Morg wrote:What needs to be remembered here is that Dong Zhuo seemed like an animal (torturing people while eating etc) but he was stationed his whole life at the frontier and was constantly dealing with the tribal people. Therefore his manners would have been different from those who lived in the inner cities.
Lodril wrote:Oh sure, torture may seem rude to us, but among the Qiang it was really a compliment.
Seriously though, Dong Zhuo was half Qiang anyway. He ruled through terror because he had to. He was an outsider and far more barbarian than Han, so he would not have been tolerated by the rest of Chinese nobility for very long in any case. As near as I can tell, the majority of his power in court came from horse trading anyway. Even if everything went his way, he eventually would be worn down and defeated by the Han people. Any leader who sacks his own villages to keep the troops entertained is doomed to a short reign.

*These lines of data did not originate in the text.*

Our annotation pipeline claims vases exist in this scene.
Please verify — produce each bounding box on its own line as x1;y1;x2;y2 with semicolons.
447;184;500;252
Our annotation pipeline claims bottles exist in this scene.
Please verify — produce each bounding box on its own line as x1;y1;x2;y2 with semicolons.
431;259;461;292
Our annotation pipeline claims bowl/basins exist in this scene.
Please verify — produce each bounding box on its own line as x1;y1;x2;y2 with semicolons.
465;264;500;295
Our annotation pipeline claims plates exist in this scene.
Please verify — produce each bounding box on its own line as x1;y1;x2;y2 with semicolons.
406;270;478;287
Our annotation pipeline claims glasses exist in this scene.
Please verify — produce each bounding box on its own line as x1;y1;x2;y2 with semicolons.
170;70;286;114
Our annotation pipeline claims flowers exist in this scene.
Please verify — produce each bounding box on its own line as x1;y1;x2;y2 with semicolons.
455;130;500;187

And actually, in point of fact... he did triumph over the allied lords. They lost and scattered, only returning to claim victory after Dong Zhuo was ambushed and murdered.
Both in the novel and historically, Dong Zhuo's forces lost badly causing the capital to be relocated to Changan. They scattered from bickering amongst each other, not because Dong Zhuo's army beat them.[quote]Morg wrote:Where did you find the info about him being half Qiang and sacking his own villages?

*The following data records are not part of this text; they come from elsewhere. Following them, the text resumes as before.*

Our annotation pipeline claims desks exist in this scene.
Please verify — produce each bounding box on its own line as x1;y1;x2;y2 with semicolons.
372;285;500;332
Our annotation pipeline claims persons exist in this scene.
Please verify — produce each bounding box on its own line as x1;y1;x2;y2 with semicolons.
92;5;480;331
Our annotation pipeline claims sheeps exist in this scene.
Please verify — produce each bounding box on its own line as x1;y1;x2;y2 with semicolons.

The village bit is in the novel... all of a sentence, but there nonetheless. Basically, to keep the troops busy, he sent them to raid local villages (it makes sense, since apparently many in his military were Qiang and not used to city life). As for the half-Qiang part... hrm. I want to say it's in that "History of the Han" encylcopedia, but I can't cite you to it directly. I just remember reading an article discussing the sources of his influence, and primary among them was that he was half-Qiang (his mother was Qiang) and raised on the frontier near them, and therefore was valuable to the Han as a diplomat. Since the Chinese were, throughout history, inexplicably poor at breeding horses, the Qiang were a valuable trading ally in addition to being brutal soldiers when called upon as mercenaries or allies.